The drive home took half the time of my trip to Pondera, thanks to the freshly plowed roads. Winter days here can be gloomy, but not this one. Fresh snow sparkled on the mountains that ring the valley. A little ditty we’d memorized in second or third grade floated into mind: “I’m glad the sky is painted blue, the earth is painted green, with such a lot of nice fresh air all sandwiched in between.”
Substitute white for green, put on your shades, and be glad.
Back in Jewel Bay, I turned off the highway and drove down Hill Street into the village, the frozen bay on my right. Jack Frost had done his work, scraping the streets smooth. They wouldn’t be bare and dry for weeks, but at least they were safe to walk and drive.
I passed the public dock and boat launch—a launch to nowhere, this time of year—then reached the narrow alley that separates the Front Street buildings from the greenbelt surrounding the bay. A whitebelt, today.

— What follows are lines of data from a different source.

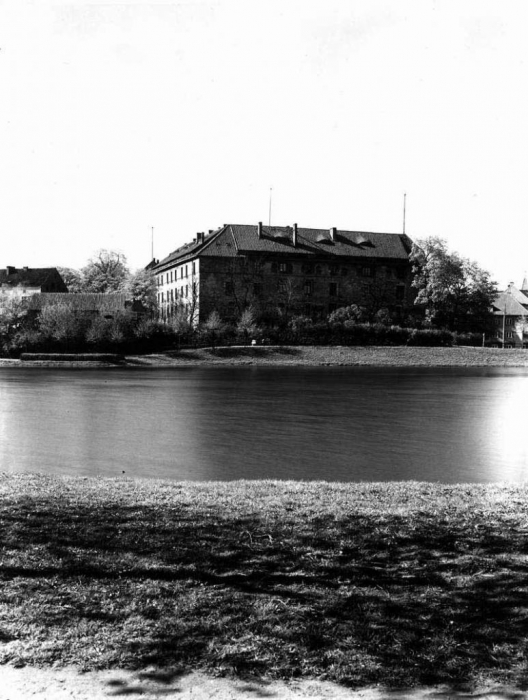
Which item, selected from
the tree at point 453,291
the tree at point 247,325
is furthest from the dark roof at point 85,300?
the tree at point 453,291

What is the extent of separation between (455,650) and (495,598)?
3.47ft

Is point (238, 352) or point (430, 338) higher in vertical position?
point (430, 338)

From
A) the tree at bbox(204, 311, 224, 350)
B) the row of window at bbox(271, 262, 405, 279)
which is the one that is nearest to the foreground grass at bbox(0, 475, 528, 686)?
the tree at bbox(204, 311, 224, 350)

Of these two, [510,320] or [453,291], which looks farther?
[510,320]

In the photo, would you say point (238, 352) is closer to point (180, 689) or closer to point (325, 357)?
point (325, 357)

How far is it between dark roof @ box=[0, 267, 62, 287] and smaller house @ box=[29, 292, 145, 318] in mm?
26511

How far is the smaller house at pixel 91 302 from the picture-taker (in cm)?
8656

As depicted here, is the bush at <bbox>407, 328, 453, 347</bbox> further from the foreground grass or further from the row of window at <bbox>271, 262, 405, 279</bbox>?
the foreground grass

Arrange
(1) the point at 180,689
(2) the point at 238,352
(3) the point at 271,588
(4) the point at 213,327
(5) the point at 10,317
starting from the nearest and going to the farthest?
(1) the point at 180,689 → (3) the point at 271,588 → (2) the point at 238,352 → (4) the point at 213,327 → (5) the point at 10,317

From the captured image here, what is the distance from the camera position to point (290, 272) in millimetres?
89312

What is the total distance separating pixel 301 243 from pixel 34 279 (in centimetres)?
5210

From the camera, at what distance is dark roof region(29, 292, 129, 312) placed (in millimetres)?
87625

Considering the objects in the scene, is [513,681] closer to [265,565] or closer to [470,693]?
[470,693]

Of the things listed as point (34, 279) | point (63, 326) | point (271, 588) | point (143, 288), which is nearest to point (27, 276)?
point (34, 279)
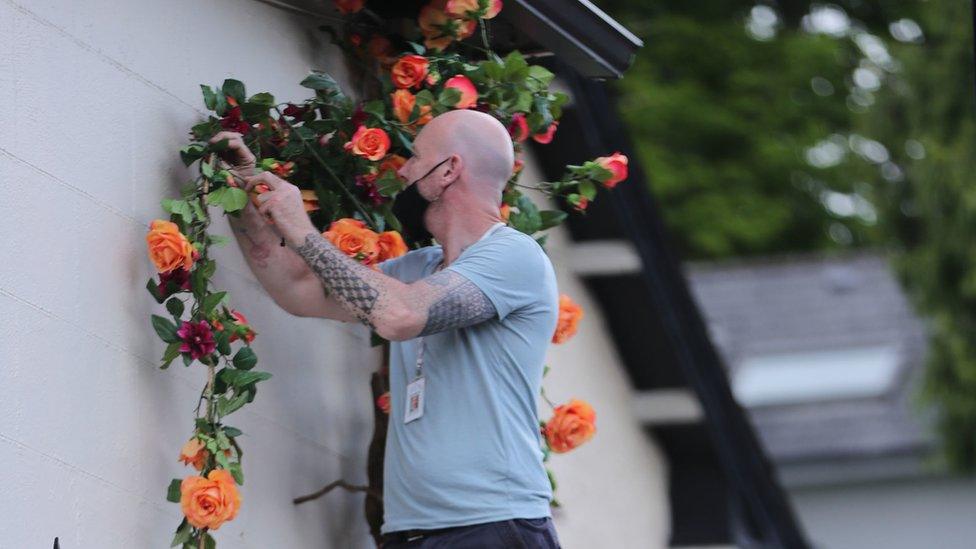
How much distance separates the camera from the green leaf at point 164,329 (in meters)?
3.98

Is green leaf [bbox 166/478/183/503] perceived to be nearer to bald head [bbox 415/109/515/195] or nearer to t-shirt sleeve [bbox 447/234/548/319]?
t-shirt sleeve [bbox 447/234/548/319]

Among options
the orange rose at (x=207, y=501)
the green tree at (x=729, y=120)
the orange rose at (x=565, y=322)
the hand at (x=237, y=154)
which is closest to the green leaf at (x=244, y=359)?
the orange rose at (x=207, y=501)

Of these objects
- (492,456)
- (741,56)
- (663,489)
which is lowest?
(492,456)

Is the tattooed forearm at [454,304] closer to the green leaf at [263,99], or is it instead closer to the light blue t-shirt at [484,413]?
the light blue t-shirt at [484,413]

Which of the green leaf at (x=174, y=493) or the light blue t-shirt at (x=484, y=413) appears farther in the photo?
the light blue t-shirt at (x=484, y=413)

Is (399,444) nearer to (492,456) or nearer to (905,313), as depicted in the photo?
(492,456)

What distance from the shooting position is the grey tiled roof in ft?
65.1

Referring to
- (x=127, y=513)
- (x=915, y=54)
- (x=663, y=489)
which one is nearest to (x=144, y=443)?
(x=127, y=513)

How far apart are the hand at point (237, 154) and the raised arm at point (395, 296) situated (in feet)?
1.03

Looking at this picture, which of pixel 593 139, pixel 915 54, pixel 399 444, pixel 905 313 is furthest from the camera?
pixel 905 313

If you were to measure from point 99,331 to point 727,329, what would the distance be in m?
17.8

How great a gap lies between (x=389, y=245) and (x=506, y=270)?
0.49 metres

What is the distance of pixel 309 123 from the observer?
4.60 m

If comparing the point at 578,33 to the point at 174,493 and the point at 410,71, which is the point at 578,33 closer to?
the point at 410,71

A heavyset man in a blue parka puffed up the alley behind the Playhouse, headed my way. Danny Davis?
No time for a closer look, or to stop and chat, as a delivery truck churned up the slope behind me. Ahead, a teal blue van with front-wheel drive and bad tires lost its grip on the road and slid sideways toward me.
Another day in a paradise of tranquility.
• Twenty •
I parked behind the Merc, breathing quickly after my near miss with the van.
It probably speaks ill of me to say I felt greater relief at finding a replacement glass for Fresca’s collection than at proving Sally’s innocence. Not that I’m shallow and petty—or not just that. Proving her innocence left me one less suspect, and dozens of new questions.